> [Work required]: Starting with the line that contains "family: Cracidae", set down each line through the end of the entries below, exactly and with nothing added.

> [Stored entries]:
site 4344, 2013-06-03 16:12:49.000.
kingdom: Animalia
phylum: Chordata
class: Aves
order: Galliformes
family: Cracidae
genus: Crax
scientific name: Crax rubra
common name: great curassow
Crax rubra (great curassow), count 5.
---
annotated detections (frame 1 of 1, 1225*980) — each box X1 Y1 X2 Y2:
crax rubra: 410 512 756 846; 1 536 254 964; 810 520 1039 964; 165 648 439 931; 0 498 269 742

> [Result of the task]:
family: Cracidae
genus: Crax
scientific name: Crax rubra
common name: great curassow
Crax rubra (great curassow), count 5.
---
annotated detections (frame 1 of 1, 1225*980) — each box X1 Y1 X2 Y2:
crax rubra: 410 512 756 846; 1 536 254 964; 810 520 1039 964; 165 648 439 931; 0 498 269 742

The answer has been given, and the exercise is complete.